Premièrement, il n’est pas nécessaire d’automatiser toutes les tâches. Les individus accordent une grande importance à la prise de contrôle dans les tâches plus stratégiques et liées à leur identité. Par exemple, ils préfèrent que la technologie prenne en charge la recherche d’une place de parking à destination plutôt que de remplacer le rôle d’un père de famille qui organise des vacances en famille et prend du plaisir à le faire.


Deuxièmement, l’automatisation doit toujours permettre aux individus de conserver une sensation de contrôle et de visibilité sur l’ensemble de la situation. Les conducteurs qui essaient la fonctionnalité de conduite autonome de Tesla éprouvent à la fois un sentiment de nouveauté et une tension permanente, car ils doivent être prêts à reprendre le contrôle du volant à tout moment.


Selon une étude publiée en 2018 par l’Université des sciences appliquées de Kempten, les voyages effectués dans des véhicules dotés d’une technologie de conduite autonome sont plus stressants pour les conducteurs et les passagers que les voyages effectués en voiture classique. Cette augmentation du stress est principalement due à la sensation déroutante de céder le contrôle du véhicule à une machine, ainsi qu’à la persistance d’un risque de défaillance du système dans certaines situations. Cette anxiété liée à la perte de contrôle, qui peut être rapprochée de la confusion due au changement de mode (mode confusion) dans le domaine de l’aviation, a tendance à générer des réactions négatives envers l’automatisation.


Troisièmement, l’interface des systèmes automatisés doit clairement définir les limites de leurs fonctionnalités. Les individus ont tendance à crier ou à ignorer les réponses d’Alexa, de Siri ou des systèmes de navigation embarqués. Les interfaces anthropomorphisées peuvent créer une confusion quant aux capacités et aux limites de la technologie. Les utilisateurs préfèrent donner des instructions à une interface limitée mais claire, comme ils le feraient avec leur chien, car ils connaissent bien son éducation et ses limites.


L’espace automobile libéré de l’obligation de conduire offrira certainement aux individus une toute nouvelle expérience. La disposition des sièges ne sera plus nécessairement orientée vers l’avant, ce qui pourrait encourager les constructeurs automobiles à investir de manière innovante dans leurs processus de fabrication. La concurrence s’intensifiera également entre les constructeurs automobiles et les plateformes de streaming en ligne pour l’offre de contenu multimédia embarqué.

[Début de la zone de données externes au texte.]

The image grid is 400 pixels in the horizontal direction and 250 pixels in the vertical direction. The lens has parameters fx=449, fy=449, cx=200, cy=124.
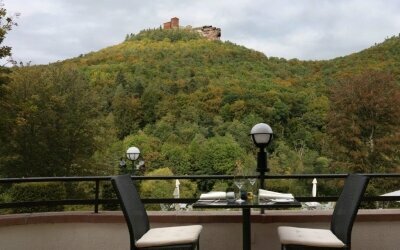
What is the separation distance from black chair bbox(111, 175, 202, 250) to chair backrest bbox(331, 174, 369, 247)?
93cm

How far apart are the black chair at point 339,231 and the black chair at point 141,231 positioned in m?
0.60

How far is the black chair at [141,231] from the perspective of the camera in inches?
108

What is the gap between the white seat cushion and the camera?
2734mm

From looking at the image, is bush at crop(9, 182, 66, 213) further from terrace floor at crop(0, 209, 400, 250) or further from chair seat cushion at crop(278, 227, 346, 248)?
chair seat cushion at crop(278, 227, 346, 248)

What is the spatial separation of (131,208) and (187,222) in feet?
2.83

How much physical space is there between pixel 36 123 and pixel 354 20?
21.2 meters

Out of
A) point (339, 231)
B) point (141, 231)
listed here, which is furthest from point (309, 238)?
point (141, 231)

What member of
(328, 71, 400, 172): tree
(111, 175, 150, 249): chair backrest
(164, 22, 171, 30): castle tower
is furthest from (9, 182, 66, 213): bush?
(164, 22, 171, 30): castle tower

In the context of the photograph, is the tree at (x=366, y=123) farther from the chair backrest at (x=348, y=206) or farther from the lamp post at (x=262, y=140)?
the chair backrest at (x=348, y=206)

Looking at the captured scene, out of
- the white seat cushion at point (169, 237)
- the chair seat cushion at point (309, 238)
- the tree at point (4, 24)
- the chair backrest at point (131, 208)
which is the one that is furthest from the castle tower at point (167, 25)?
the chair seat cushion at point (309, 238)

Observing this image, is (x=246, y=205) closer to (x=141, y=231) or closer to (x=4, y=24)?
(x=141, y=231)

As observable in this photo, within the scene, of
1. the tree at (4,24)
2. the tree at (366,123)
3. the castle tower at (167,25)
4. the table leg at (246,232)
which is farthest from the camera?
the castle tower at (167,25)

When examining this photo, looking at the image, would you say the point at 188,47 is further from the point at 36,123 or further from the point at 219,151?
the point at 36,123

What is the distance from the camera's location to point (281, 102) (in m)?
26.6
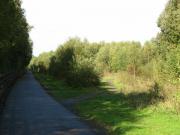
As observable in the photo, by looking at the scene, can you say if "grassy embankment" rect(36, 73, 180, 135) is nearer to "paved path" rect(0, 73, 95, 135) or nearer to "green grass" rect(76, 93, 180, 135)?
"green grass" rect(76, 93, 180, 135)

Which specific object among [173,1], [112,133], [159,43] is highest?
[173,1]

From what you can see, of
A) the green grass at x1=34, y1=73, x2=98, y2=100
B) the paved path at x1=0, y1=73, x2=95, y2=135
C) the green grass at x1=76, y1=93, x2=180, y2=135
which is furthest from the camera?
the green grass at x1=34, y1=73, x2=98, y2=100

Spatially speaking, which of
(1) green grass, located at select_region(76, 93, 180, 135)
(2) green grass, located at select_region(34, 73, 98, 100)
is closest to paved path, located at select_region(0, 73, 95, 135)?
(1) green grass, located at select_region(76, 93, 180, 135)

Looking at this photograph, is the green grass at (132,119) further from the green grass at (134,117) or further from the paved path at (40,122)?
the paved path at (40,122)

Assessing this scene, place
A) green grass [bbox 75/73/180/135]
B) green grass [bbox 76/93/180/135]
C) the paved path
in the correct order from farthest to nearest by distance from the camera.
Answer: green grass [bbox 75/73/180/135], green grass [bbox 76/93/180/135], the paved path

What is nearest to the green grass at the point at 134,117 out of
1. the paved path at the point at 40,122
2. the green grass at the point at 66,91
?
the paved path at the point at 40,122

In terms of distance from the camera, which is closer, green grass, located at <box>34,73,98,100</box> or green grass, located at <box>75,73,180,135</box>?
green grass, located at <box>75,73,180,135</box>

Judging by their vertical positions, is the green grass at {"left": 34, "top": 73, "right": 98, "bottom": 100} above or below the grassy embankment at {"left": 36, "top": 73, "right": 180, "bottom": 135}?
above

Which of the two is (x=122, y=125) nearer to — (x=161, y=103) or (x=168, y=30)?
(x=161, y=103)

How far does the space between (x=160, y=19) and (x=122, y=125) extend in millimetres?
25381

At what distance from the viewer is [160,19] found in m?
38.7

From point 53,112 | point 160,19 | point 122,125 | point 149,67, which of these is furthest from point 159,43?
point 122,125

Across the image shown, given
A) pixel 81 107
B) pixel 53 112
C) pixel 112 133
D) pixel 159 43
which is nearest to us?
pixel 112 133

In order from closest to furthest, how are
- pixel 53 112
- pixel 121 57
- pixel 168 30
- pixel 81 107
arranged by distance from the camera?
pixel 53 112 < pixel 81 107 < pixel 168 30 < pixel 121 57
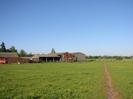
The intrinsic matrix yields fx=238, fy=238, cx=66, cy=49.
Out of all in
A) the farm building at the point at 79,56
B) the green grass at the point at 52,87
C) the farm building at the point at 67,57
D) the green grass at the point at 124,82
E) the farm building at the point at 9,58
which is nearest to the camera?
the green grass at the point at 52,87

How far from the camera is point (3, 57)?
3962 inches

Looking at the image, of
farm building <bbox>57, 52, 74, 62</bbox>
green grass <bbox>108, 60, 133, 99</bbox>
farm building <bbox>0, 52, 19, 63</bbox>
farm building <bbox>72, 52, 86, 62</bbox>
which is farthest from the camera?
farm building <bbox>72, 52, 86, 62</bbox>

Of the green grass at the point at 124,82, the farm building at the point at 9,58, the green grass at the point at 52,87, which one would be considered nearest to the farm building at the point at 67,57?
the farm building at the point at 9,58

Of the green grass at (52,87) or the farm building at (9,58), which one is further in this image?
the farm building at (9,58)

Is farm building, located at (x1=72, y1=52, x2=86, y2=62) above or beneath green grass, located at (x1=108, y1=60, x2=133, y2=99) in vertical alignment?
above

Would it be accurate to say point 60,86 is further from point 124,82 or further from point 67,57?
point 67,57

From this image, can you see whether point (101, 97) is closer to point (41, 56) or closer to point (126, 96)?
point (126, 96)

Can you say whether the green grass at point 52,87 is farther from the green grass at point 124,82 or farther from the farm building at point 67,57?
the farm building at point 67,57

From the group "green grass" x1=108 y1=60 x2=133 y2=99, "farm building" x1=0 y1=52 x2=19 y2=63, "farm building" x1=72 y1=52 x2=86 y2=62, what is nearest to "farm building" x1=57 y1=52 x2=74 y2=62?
"farm building" x1=72 y1=52 x2=86 y2=62

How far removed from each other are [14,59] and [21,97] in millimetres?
91592

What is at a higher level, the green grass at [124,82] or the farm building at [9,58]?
the farm building at [9,58]

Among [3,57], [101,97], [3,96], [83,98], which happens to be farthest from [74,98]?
[3,57]

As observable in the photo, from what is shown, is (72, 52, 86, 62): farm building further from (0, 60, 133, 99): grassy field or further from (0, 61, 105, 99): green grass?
(0, 61, 105, 99): green grass

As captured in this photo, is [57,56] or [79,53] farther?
[79,53]
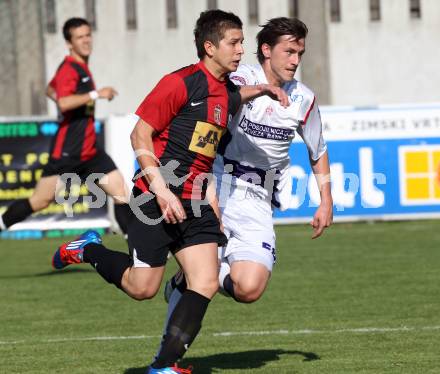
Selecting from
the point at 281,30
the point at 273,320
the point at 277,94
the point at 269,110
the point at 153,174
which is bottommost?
the point at 273,320

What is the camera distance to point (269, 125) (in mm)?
6965

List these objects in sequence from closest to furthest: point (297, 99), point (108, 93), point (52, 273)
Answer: point (297, 99) → point (108, 93) → point (52, 273)

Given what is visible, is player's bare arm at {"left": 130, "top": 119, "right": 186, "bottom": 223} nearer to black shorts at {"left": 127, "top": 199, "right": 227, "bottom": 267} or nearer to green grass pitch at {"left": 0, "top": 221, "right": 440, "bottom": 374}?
black shorts at {"left": 127, "top": 199, "right": 227, "bottom": 267}

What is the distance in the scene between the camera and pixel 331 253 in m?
12.4

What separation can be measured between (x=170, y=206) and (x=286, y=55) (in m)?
1.43

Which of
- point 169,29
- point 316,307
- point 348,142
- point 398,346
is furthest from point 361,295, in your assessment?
point 169,29

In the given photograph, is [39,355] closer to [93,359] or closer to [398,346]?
[93,359]

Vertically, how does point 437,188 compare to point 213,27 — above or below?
below

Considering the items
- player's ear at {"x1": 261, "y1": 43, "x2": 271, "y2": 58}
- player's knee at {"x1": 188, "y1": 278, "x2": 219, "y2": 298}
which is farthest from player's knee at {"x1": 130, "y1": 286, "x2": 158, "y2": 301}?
player's ear at {"x1": 261, "y1": 43, "x2": 271, "y2": 58}

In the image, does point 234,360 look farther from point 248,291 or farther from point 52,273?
point 52,273

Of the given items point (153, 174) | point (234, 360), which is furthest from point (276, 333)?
point (153, 174)

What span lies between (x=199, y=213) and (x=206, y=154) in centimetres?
29

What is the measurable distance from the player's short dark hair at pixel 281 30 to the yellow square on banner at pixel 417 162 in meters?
8.04

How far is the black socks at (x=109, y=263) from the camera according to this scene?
6430mm
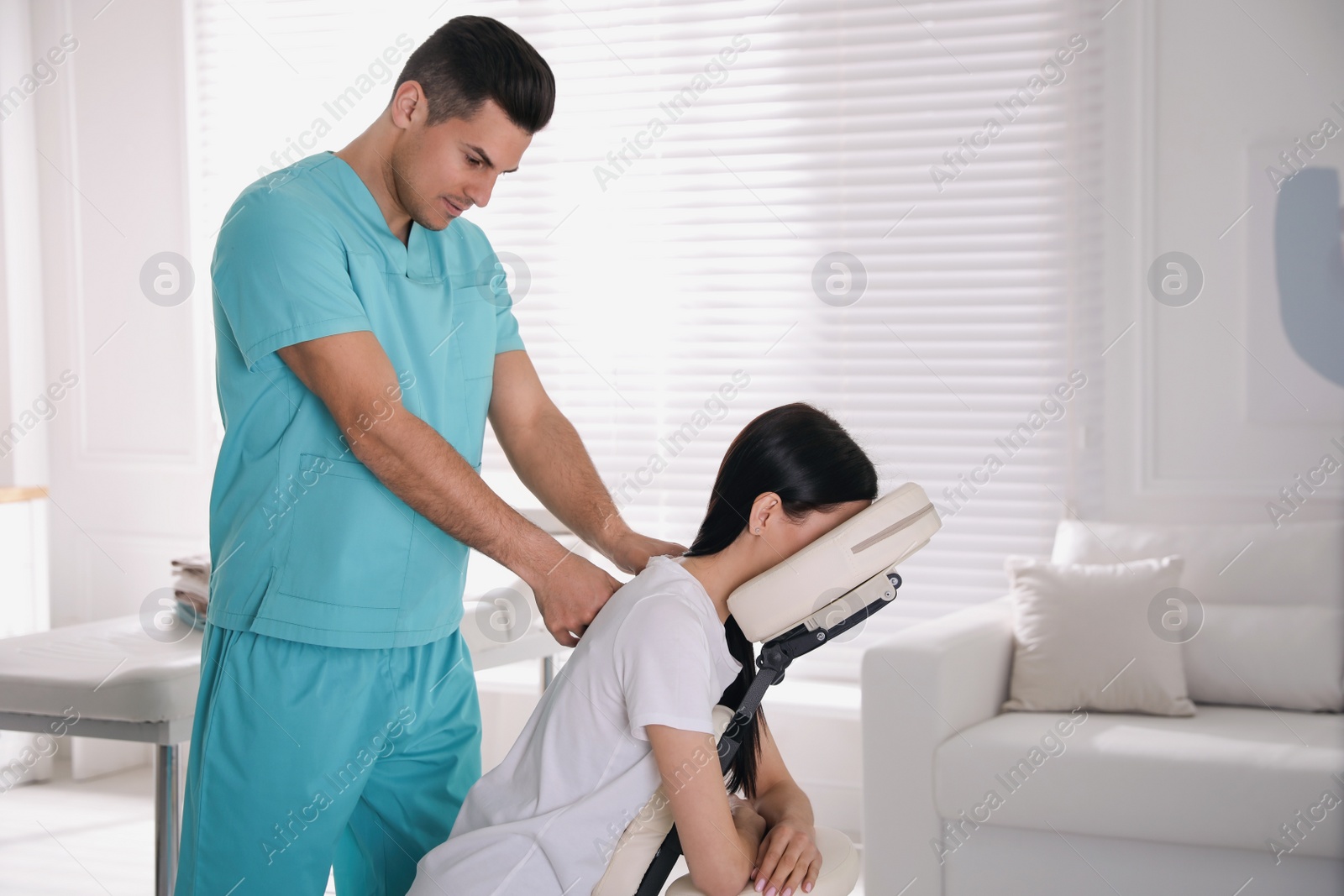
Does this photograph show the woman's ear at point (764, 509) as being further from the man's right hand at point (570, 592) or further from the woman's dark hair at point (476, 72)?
the woman's dark hair at point (476, 72)

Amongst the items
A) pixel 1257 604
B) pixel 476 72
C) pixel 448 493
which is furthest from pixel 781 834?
pixel 1257 604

Pourtant, nous sommes également en train de constater que la promesse optimiste des voitures autonomes ne permettra pas de résoudre comme par magie le problème des 1,3 million de décès sur les routes du monde chaque année. C’est pourquoi, dans le contexte actuel et futur du développement des technologies de conduite autonome, le meilleur sujet semble toujours être « le conducteur assisté par la voiture » plutôt que « la voiture qui intègre l’humain ».


*Cet article est la version originale de l’article publié le 13 décembre 2022 dans la rubrique d’opinion du journal électronique « Electron Times ».